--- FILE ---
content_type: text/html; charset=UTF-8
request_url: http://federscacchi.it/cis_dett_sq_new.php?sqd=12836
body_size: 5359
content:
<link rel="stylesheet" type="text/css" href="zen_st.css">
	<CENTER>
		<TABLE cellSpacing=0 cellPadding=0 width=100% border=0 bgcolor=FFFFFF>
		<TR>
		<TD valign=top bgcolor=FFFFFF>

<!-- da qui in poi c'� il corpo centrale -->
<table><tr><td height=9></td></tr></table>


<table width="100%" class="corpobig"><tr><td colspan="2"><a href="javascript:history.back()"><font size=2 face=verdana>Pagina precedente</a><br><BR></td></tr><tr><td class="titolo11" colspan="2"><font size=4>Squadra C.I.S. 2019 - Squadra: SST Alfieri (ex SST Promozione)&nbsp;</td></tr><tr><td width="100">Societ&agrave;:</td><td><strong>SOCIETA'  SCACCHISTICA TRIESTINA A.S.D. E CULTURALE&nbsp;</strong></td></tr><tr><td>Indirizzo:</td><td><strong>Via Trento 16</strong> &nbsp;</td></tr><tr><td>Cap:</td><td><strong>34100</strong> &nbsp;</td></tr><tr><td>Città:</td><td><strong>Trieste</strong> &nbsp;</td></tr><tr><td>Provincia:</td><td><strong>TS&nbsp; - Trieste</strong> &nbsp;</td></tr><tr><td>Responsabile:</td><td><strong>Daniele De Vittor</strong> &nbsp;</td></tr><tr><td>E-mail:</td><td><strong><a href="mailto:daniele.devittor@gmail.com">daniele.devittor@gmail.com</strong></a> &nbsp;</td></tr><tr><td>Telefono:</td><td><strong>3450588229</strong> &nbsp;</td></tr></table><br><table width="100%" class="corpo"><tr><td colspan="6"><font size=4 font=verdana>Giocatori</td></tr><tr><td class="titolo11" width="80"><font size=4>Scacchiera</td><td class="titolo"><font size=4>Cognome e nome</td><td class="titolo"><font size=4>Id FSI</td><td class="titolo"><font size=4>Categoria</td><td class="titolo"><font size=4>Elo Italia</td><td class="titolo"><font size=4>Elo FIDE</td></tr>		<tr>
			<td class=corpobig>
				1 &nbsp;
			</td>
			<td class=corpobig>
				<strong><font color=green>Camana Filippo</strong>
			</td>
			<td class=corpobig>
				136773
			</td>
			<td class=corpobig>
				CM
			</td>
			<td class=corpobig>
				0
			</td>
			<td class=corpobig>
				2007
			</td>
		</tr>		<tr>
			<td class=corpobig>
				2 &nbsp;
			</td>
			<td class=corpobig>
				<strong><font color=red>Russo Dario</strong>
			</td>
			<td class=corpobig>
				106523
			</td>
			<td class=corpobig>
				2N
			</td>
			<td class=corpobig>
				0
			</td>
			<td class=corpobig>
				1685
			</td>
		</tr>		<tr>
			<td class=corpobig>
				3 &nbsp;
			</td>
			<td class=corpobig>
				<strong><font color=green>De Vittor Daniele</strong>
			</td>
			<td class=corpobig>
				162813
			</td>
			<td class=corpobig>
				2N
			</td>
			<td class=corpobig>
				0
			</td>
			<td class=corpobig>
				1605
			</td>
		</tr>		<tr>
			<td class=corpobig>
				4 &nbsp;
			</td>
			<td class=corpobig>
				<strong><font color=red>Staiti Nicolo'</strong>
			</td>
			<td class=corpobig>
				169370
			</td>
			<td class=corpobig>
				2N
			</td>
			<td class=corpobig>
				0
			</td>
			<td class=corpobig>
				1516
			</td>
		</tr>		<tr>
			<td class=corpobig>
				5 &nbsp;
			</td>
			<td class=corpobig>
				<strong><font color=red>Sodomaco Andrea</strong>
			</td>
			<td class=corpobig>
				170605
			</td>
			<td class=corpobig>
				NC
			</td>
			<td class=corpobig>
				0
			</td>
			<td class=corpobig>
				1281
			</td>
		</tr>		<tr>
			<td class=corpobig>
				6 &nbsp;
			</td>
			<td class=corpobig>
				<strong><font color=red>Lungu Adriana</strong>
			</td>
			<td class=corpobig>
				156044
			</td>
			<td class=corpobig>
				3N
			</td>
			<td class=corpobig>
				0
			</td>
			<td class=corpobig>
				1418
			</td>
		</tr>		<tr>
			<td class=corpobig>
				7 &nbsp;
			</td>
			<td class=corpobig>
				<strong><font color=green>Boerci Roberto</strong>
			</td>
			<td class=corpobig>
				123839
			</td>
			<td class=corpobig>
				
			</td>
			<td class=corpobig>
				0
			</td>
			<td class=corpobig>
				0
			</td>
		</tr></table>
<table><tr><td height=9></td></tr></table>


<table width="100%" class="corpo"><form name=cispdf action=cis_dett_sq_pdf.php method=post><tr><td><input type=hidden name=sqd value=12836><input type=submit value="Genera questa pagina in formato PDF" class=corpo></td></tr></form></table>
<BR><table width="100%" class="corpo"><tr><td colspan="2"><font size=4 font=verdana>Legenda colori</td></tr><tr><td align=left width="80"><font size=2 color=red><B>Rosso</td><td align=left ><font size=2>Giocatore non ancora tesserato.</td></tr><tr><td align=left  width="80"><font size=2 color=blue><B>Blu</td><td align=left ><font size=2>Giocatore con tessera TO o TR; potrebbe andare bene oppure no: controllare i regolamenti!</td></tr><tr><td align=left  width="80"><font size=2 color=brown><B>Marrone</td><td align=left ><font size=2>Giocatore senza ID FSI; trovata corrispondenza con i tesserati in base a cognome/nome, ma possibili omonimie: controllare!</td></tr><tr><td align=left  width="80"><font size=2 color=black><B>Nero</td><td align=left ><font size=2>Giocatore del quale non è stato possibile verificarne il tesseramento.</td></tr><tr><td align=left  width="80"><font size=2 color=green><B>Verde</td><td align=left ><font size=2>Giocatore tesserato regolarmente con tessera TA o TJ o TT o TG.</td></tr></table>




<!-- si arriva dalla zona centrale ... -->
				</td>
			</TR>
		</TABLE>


### [AIM OF THE TASK]
Return all data verbatim.

### [TASK OUTPUT]
--- FILE ---
content_type: text/html; charset=UTF-8
request_url: http://federscacchi.it/cis_dett_sq_new.php?sqd=12836
body_size: 5359
content:
<link rel="stylesheet" type="text/css" href="zen_st.css">
	<CENTER>
		<TABLE cellSpacing=0 cellPadding=0 width=100% border=0 bgcolor=FFFFFF>
		<TR>
		<TD valign=top bgcolor=FFFFFF>

<!-- da qui in poi c'� il corpo centrale -->
<table><tr><td height=9></td></tr></table>


<table width="100%" class="corpobig"><tr><td colspan="2"><a href="javascript:history.back()"><font size=2 face=verdana>Pagina precedente</a><br><BR></td></tr><tr><td class="titolo11" colspan="2"><font size=4>Squadra C.I.S. 2019 - Squadra: SST Alfieri (ex SST Promozione)&nbsp;</td></tr><tr><td width="100">Societ&agrave;:</td><td><strong>SOCIETA'  SCACCHISTICA TRIESTINA A.S.D. E CULTURALE&nbsp;</strong></td></tr><tr><td>Indirizzo:</td><td><strong>Via Trento 16</strong> &nbsp;</td></tr><tr><td>Cap:</td><td><strong>34100</strong> &nbsp;</td></tr><tr><td>Città:</td><td><strong>Trieste</strong> &nbsp;</td></tr><tr><td>Provincia:</td><td><strong>TS&nbsp; - Trieste</strong> &nbsp;</td></tr><tr><td>Responsabile:</td><td><strong>Daniele De Vittor</strong> &nbsp;</td></tr><tr><td>E-mail:</td><td><strong><a href="mailto:daniele.devittor@gmail.com">daniele.devittor@gmail.com</strong></a> &nbsp;</td></tr><tr><td>Telefono:</td><td><strong>3450588229</strong> &nbsp;</td></tr></table><br><table width="100%" class="corpo"><tr><td colspan="6"><font size=4 font=verdana>Giocatori</td></tr><tr><td class="titolo11" width="80"><font size=4>Scacchiera</td><td class="titolo"><font size=4>Cognome e nome</td><td class="titolo"><font size=4>Id FSI</td><td class="titolo"><font size=4>Categoria</td><td class="titolo"><font size=4>Elo Italia</td><td class="titolo"><font size=4>Elo FIDE</td></tr>		<tr>
			<td class=corpobig>
				1 &nbsp;
			</td>
			<td class=corpobig>
				<strong><font color=green>Camana Filippo</strong>
			</td>
			<td class=corpobig>
				136773
			</td>
			<td class=corpobig>
				CM
			</td>
			<td class=corpobig>
				0
			</td>
			<td class=corpobig>
				2007
			</td>
		</tr>		<tr>
			<td class=corpobig>
				2 &nbsp;
			</td>
			<td class=corpobig>
				<strong><font color=red>Russo Dario</strong>
			</td>
			<td class=corpobig>
				106523
			</td>
			<td class=corpobig>
				2N
			</td>
			<td class=corpobig>
				0
			</td>
			<td class=corpobig>
				1685
			</td>
		</tr>		<tr>
			<td class=corpobig>
				3 &nbsp;
			</td>
			<td class=corpobig>
				<strong><font color=green>De Vittor Daniele</strong>
			</td>
			<td class=corpobig>
				162813
			</td>
			<td class=corpobig>
				2N
			</td>
			<td class=corpobig>
				0
			</td>
			<td class=corpobig>
				1605
			</td>
		</tr>		<tr>
			<td class=corpobig>
				4 &nbsp;
			</td>
			<td class=corpobig>
				<strong><font color=red>Staiti Nicolo'</strong>
			</td>
			<td class=corpobig>
				169370
			</td>
			<td class=corpobig>
				2N
			</td>
			<td class=corpobig>
				0
			</td>
			<td class=corpobig>
				1516
			</td>
		</tr>		<tr>
			<td class=corpobig>
				5 &nbsp;
			</td>
			<td class=corpobig>
				<strong><font color=red>Sodomaco Andrea</strong>
			</td>
			<td class=corpobig>
				170605
			</td>
			<td class=corpobig>
				NC
			</td>
			<td class=corpobig>
				0
			</td>
			<td class=corpobig>
				1281
			</td>
		</tr>		<tr>
			<td class=corpobig>
				6 &nbsp;
			</td>
			<td class=corpobig>
				<strong><font color=red>Lungu Adriana</strong>
			</td>
			<td class=corpobig>
				156044
			</td>
			<td class=corpobig>
				3N
			</td>
			<td class=corpobig>
				0
			</td>
			<td class=corpobig>
				1418
			</td>
		</tr>		<tr>
			<td class=corpobig>
				7 &nbsp;
			</td>
			<td class=corpobig>
				<strong><font color=green>Boerci Roberto</strong>
			</td>
			<td class=corpobig>
				123839
			</td>
			<td class=corpobig>
				
			</td>
			<td class=corpobig>
				0
			</td>
			<td class=corpobig>
				0
			</td>
		</tr></table>
<table><tr><td height=9></td></tr></table>


<table width="100%" class="corpo"><form name=cispdf action=cis_dett_sq_pdf.php method=post><tr><td><input type=hidden name=sqd value=12836><input type=submit value="Genera questa pagina in formato PDF" class=corpo></td></tr></form></table>
<BR><table width="100%" class="corpo"><tr><td colspan="2"><font size=4 font=verdana>Legenda colori</td></tr><tr><td align=left width="80"><font size=2 color=red><B>Rosso</td><td align=left ><font size=2>Giocatore non ancora tesserato.</td></tr><tr><td align=left  width="80"><font size=2 color=blue><B>Blu</td><td align=left ><font size=2>Giocatore con tessera TO o TR; potrebbe andare bene oppure no: controllare i regolamenti!</td></tr><tr><td align=left  width="80"><font size=2 color=brown><B>Marrone</td><td align=left ><font size=2>Giocatore senza ID FSI; trovata corrispondenza con i tesserati in base a cognome/nome, ma possibili omonimie: controllare!</td></tr><tr><td align=left  width="80"><font size=2 color=black><B>Nero</td><td align=left ><font size=2>Giocatore del quale non è stato possibile verificarne il tesseramento.</td></tr><tr><td align=left  width="80"><font size=2 color=green><B>Verde</td><td align=left ><font size=2>Giocatore tesserato regolarmente con tessera TA o TJ o TT o TG.</td></tr></table>




<!-- si arriva dalla zona centrale ... -->
				</td>
			</TR>
		</TABLE>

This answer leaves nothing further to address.